* _Provided material_:
________________________________________
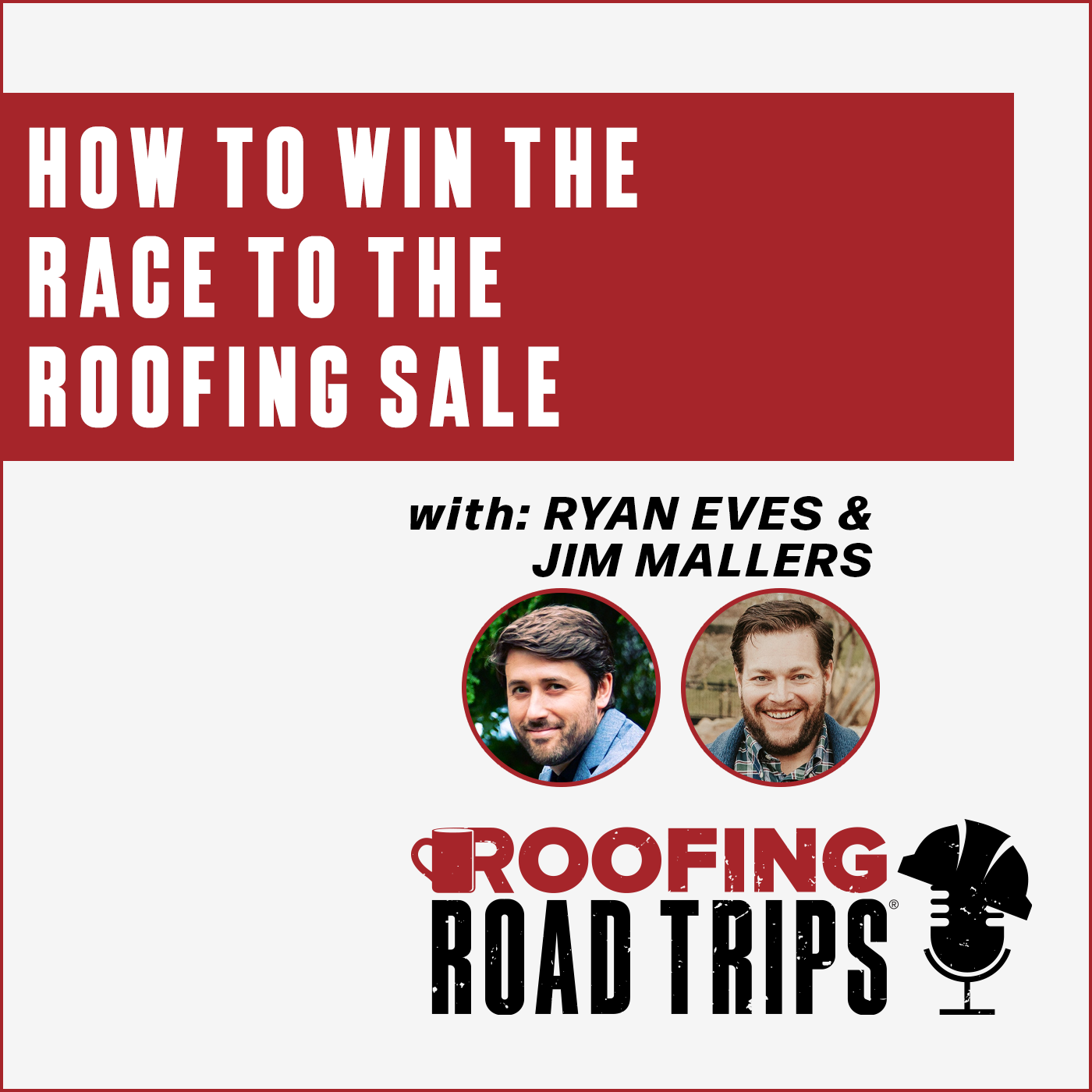 Roofsnap - RRT - How to Win the Race to the Roofing Sale - POD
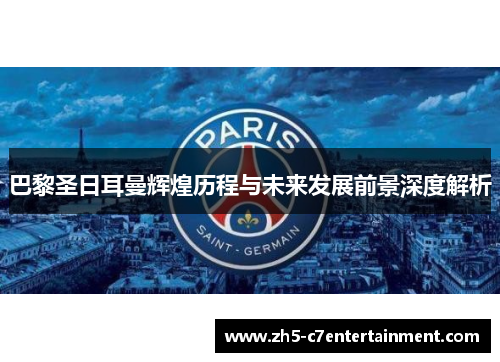 巴黎圣日耳曼辉煌历程与未来发展前景深度解析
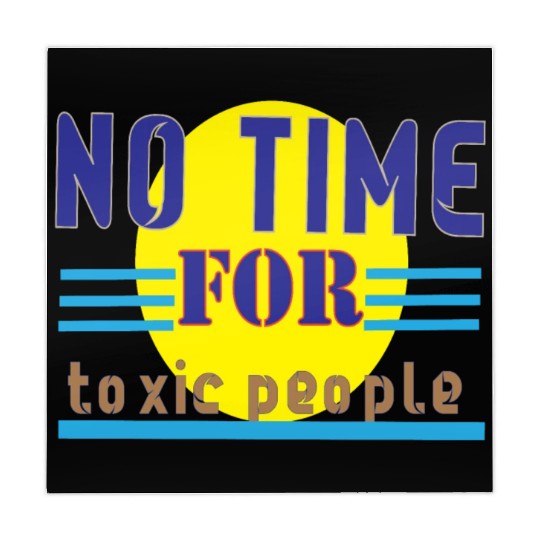 no time ror toxic people1 Mahjong Mats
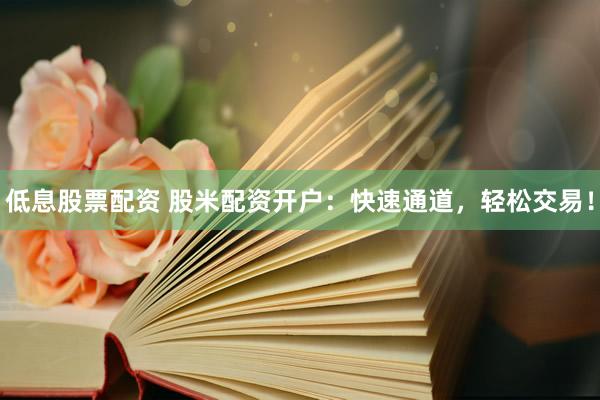 低息股票配资 股米配资开户:快速通道,轻松交易!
________________________________________
Repeat the lines above exactly, and keep every picture out.

* _Solution to this task_:
 Roofsnap - RRT - How to Win the Race to the Roofing Sale - POD
 巴黎圣日耳曼辉煌历程与未来发展前景深度解析
 no time ror toxic people1 Mahjong Mats
 低息股票配资 股米配资开户:快速通道,轻松交易!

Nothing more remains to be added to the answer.